La phase suivante pourrait consister à créer un parcours d'acclimatation au commandement fondé sur les retours d'expérience de la Cogni'Prépa et les avancées en neuro-éducation. En combinant contenus académiques, activité physique, connaissance critique et maîtrise de ses propres facultés intellectuelles, capacité à collaborer avec autrui, renforcement de l'estime de soi et aide à la mémorisation par reprises expansées, il y a moyen de renouveler et d'optimiser les formations militaires, qui sont déjà exemplaires à bien des égards.
Le premier principe de tout protocole neuro-éducatif est simple : il faut avoir son cerveau entre les mains.

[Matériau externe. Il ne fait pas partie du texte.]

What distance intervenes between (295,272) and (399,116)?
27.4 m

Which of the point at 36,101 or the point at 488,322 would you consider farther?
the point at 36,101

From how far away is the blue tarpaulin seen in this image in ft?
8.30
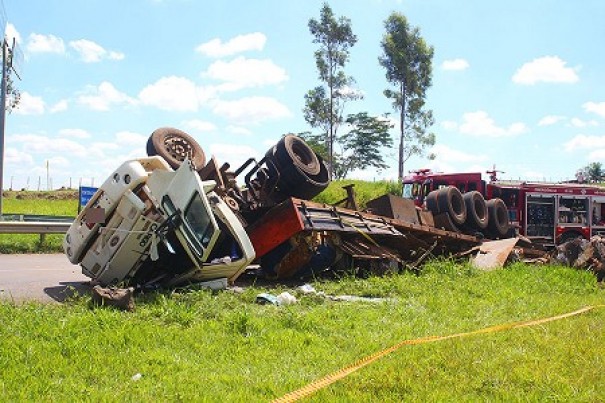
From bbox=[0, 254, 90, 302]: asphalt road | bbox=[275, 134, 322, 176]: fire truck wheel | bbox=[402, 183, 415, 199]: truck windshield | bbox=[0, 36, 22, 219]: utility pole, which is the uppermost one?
bbox=[0, 36, 22, 219]: utility pole

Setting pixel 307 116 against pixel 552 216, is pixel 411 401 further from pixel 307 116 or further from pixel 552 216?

Au sens propre du terme, et non à la manière poétique et imagée de Michel Serre. Avoir non pas une machine, mais son propre cerveau. Entre les mains. Comprendre comment on pense, pas à pas, ou plutôt neurone après neurone. Cela permet alors de comprendre pourquoi — parfois — on ne sait pas, on oublie, on se trompe, on échoue. Et pouvoir ainsi vraiment savoir, apprendre durablement, corriger ses erreurs, et, enfin, réussir. C'est ce que visent ces pédagogies novatrices qui décuplent les facultés mentales de l'homme et utilisent toutes les ressources d'une technologie qui ne remplace pas la grandeur de l'esprit humain par la machine, mais qui fait plutôt du cerveau lui-même une mécanique huilée, performante. Mais aussi, mais surtout, il s'agit de faire de notre cerveau une mécanique capable de se tromper intelligemment, ce qui est le fondement de toute capacité d'adaptation, la voie royale vers des compétences dynamiques et sans cesse en expansion.
Et peut-être aussi la raison pour laquelle il y a une limite à la capacité d'évolution intellectuelle des machines...
Séverine Gaspari, Lycée Militaire d'Aix-en-Provence, Mars 2020
[1] Sciences visant à comprendre les mécanismes aussi bien physiologiques que réflexifs de la pensée et de la connaissance.